Another month has come and gone, and the kitchen has not seen much action in October. With training at work and a week’s vacation in France, I managed to barely scrape out this months Daring Baker’s challenge from the Daring Kitchen.
Macarons were the name of the game. I was a little disappointed because I’ve made them a couple times before, and the point of this blog is to learn new things. But in making them again, I’ve come to find that I could definitely spend more time perfecting these delicious french cookies.
Originally, I thought it would be a lot of fun to make the macarons during my visit to France. My sister, whom I was visiting, didn’t think it sounded like a good idea. And once there, I agreed with her because her kitchen is tiny (and, ahem, quite messy).
Therefore, I made the macarons the day after I got home from France. I thought they would be a nice little gift for the coworkers who covered my shifts while I was away. I had brought a couple bags of almond powder back with me and used them in addition to the few bags I already had. And I made sure to study (consume) macarons while in France.
I’ve made vanilla macarons and pistachio macarons before. I have numerous french patisserie cookbooks that I’ve brought back from my many trips to France and translated a few recipes. It’s quite a bit of work. And ironically enough, the best recipe I have for macarons is the one from Martha Stewart. I used that recipe along with the recipe on the Daring Kitchen site to make a variety of macarons.
I basically just doubled the recipe and split the batter evenly to make pistachio, chocolate, vanilla, coffee, and pumpkin macarons. The vanilla ones turned out to have the truest consistency to a french macaron, probably because it involved the least amount of folding and mixing. The other variations had additional ingredients added like pumpkin and pumpkin pie spice, instant espresso powder, pistachios, and cocoa powder. I had to mix those batches more thoroughly to incorporate those flavors, therefore causing some of the egg whites that I had folded in to deflate.
I also had a lot of trouble with the baking.
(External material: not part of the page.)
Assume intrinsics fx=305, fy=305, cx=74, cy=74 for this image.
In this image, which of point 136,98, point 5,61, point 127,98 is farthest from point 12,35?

Some of the vanilla shells didn’t harden up so I had to bake them longer, the pumpkin shells never got a hard outer texture, and I simply forgot the chocolate shells which burned terribly and were inedible.
None of my shells obtained “feet,” as they call it. Maybe it was the tray I baked them on. Maybe I over-beat the egg whites. I don’t know. But I definitely need to try making these again, when I’m not jetlagged and rushed.
I filled the macarons with frosting flavored appropriately to the shells. At least they tasted good, except the burnt chocolate ones.